Nigeria’s currency weakened against the dollar on Monday as foreign exchange (FX) market liquidity declined by 18.72 percent at the official market.
The FX market closed on Monday with the dollar being quoted at N778.80 as against N764.86 quoted on Friday at the Investors’ and Exporters’ (I&E) forex window, Nigeria’s official foreign exchange market.
According to the data obtained from the FMDQ, the daily foreign exchange market turnover, which reflects the level of liquidity or transaction in the market, declined by 18.72 to $43.09 billion on Monday from $53.02 billion recorded on Friday.
The local currency remained steady at N1,049 per dollar since Friday at the parallel market, also known as black market.

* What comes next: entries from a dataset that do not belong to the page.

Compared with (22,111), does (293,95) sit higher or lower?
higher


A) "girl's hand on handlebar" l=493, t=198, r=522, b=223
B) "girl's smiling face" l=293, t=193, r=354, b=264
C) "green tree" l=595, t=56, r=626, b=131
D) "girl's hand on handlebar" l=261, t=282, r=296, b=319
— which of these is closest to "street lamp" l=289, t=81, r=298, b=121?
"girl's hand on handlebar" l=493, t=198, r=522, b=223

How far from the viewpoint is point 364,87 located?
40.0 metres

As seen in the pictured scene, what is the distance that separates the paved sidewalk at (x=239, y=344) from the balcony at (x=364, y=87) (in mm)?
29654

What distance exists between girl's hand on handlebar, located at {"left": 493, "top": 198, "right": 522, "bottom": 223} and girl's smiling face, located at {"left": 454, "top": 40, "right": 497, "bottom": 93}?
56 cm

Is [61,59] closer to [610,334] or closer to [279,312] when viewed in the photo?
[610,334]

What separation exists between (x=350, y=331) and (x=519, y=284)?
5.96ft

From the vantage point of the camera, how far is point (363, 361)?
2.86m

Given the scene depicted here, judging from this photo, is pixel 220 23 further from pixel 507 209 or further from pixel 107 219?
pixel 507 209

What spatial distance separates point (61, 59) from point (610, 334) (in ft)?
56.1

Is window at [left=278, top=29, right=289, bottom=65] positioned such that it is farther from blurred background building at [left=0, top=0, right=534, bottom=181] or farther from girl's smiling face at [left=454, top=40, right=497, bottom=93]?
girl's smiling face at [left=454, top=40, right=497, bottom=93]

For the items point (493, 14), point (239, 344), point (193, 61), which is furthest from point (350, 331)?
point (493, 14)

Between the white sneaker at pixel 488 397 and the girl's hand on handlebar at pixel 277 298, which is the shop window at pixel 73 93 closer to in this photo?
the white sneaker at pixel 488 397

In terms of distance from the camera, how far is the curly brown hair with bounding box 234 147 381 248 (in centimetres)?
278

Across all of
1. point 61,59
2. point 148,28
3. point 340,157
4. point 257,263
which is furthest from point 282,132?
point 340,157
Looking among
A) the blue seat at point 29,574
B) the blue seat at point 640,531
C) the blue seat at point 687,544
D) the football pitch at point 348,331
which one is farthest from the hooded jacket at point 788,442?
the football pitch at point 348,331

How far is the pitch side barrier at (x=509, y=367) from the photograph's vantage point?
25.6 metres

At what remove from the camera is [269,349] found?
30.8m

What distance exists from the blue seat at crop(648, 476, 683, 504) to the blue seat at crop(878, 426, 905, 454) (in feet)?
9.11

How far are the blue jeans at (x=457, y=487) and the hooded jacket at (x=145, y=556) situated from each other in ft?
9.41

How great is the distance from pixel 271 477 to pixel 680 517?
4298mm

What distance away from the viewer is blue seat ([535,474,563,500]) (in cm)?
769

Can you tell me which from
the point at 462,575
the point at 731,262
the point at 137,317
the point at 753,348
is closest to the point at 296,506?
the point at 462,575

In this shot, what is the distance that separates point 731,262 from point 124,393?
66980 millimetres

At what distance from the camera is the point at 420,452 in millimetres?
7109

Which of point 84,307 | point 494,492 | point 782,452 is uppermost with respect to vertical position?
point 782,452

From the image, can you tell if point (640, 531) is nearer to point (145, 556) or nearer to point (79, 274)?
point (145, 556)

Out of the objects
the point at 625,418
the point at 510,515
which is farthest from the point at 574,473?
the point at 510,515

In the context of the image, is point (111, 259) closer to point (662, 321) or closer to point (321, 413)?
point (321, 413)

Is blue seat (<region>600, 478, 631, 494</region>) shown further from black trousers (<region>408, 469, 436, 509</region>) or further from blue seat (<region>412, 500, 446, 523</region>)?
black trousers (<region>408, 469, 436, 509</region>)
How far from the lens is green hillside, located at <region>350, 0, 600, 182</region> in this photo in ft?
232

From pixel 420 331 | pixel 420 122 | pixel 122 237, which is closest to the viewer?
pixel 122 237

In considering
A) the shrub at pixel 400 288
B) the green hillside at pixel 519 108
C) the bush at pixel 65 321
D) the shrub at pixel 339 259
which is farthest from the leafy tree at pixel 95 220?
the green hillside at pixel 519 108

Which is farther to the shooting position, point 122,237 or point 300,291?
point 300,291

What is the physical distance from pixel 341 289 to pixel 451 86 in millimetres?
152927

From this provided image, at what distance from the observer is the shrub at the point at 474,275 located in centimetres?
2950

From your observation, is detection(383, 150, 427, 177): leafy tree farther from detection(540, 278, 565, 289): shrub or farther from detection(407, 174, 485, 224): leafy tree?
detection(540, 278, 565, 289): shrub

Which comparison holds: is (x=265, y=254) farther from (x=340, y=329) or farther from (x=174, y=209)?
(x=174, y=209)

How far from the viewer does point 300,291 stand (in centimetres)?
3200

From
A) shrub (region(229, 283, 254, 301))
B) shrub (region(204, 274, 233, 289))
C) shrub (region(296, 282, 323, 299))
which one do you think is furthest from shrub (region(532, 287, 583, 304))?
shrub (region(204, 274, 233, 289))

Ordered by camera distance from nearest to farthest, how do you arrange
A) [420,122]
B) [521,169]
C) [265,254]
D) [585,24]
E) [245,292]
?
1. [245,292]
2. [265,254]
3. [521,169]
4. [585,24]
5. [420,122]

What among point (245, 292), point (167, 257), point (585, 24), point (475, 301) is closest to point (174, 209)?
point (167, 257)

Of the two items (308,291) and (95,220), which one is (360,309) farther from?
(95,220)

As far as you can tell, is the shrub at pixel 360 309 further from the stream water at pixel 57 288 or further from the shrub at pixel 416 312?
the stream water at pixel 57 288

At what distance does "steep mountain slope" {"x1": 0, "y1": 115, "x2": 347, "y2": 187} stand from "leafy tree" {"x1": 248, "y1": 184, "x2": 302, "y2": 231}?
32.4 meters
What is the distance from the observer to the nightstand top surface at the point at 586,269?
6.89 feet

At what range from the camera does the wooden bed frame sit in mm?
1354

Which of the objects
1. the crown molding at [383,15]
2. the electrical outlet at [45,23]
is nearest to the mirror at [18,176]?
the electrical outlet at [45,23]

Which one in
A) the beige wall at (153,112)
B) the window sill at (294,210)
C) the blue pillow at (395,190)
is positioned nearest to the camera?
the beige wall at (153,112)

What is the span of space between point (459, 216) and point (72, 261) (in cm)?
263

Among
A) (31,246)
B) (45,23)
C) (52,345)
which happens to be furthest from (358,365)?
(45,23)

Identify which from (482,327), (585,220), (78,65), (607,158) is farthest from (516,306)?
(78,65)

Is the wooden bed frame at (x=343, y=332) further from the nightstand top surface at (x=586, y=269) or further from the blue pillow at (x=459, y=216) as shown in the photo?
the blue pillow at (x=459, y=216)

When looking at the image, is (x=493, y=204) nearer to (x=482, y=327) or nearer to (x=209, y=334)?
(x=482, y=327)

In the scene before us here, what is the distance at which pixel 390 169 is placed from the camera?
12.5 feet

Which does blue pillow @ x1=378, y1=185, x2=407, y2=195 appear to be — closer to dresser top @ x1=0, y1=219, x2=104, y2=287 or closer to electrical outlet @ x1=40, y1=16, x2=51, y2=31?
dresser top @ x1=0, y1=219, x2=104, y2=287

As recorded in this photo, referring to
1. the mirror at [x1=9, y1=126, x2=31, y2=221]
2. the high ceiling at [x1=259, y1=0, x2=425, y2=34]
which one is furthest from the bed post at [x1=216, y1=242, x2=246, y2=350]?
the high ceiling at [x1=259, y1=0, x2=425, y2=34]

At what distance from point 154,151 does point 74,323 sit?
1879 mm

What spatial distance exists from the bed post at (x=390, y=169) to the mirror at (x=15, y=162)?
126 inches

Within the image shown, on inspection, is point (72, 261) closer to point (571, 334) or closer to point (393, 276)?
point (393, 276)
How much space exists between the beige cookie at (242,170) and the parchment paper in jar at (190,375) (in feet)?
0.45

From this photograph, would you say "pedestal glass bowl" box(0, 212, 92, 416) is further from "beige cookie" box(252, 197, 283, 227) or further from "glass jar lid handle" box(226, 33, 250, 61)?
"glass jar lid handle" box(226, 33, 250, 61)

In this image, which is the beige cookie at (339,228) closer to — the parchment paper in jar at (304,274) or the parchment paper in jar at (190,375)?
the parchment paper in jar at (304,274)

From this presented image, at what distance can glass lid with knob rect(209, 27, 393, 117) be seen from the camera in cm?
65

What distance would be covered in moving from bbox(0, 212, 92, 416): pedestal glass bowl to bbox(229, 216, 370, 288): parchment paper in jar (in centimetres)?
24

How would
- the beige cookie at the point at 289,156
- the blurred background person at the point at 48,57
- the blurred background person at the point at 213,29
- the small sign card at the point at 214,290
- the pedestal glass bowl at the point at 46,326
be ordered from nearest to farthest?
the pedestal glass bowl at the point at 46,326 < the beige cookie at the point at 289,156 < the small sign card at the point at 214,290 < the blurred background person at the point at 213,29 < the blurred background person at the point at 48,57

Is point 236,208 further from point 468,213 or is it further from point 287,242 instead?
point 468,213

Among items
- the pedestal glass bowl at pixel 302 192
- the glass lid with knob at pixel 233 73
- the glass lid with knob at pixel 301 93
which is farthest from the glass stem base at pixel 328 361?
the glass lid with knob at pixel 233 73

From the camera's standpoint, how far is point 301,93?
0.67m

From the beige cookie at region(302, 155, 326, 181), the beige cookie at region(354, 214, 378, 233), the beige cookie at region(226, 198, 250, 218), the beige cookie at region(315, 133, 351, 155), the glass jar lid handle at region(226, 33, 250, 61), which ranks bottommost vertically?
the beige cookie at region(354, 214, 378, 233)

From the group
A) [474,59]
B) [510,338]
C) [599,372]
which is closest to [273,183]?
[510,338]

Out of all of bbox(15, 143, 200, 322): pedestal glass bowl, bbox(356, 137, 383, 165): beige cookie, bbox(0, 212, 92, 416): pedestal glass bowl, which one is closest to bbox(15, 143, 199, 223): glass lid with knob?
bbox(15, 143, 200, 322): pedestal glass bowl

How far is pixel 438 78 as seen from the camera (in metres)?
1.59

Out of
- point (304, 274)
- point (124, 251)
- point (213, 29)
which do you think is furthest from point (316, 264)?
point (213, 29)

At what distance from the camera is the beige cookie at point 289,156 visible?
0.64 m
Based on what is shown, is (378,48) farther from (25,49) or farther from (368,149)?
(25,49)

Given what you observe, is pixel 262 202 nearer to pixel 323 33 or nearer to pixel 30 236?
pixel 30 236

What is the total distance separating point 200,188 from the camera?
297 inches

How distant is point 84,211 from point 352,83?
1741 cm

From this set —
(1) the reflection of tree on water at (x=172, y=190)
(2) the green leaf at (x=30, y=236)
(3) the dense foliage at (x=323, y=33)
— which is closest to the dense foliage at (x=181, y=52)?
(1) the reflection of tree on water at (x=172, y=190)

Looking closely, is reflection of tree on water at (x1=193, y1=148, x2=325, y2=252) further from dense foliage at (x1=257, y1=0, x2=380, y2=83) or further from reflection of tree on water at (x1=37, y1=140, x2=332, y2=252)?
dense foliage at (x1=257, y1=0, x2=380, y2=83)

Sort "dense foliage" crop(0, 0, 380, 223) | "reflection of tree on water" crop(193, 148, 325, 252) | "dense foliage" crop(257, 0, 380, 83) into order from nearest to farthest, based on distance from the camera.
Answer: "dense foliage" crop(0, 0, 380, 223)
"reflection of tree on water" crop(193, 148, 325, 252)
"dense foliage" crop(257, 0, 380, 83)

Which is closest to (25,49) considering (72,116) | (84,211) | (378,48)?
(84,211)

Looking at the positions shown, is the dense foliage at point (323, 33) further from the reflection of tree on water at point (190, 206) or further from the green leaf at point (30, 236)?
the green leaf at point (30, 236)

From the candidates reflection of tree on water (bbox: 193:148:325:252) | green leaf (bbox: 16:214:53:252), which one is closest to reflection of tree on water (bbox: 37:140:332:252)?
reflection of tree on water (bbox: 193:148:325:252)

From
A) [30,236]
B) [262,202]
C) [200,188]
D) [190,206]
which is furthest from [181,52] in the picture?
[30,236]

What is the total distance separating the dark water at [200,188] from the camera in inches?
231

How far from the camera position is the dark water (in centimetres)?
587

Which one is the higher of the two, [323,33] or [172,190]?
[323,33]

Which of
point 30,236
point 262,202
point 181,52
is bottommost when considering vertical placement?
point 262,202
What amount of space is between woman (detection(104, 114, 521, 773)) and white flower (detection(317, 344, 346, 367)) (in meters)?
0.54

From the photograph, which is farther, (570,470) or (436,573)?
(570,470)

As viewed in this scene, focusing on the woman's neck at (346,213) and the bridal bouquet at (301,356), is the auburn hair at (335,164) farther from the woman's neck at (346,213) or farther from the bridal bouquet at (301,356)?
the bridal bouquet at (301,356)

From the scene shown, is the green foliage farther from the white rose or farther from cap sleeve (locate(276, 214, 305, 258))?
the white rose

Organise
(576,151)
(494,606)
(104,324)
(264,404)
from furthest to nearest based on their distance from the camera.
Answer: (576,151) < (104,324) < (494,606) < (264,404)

As part of its responsibility to ensure price stability, the Central Bank of Nigeria (CBN) said it will boost liquidity in the Nigerian foreign exchange market by interventions from time to time.
“As market liquidity improves, these CBN interventions will gradually decrease”, the CBN said.
Nigeria’s Central Bank said it will continue to promote orderliness and professional conduct by all participants in the Nigerian foreign exchange market to ensure market forces determine exchange rates on a Willing Buyer – Willing Seller principle.
The CBN reiterates that the prevailing FX rates should be referenced from platforms such as the CBN website, FMDQ, and other recognised or appointed trading systems to promote price discovery, transparency, and credibility in the FX rates.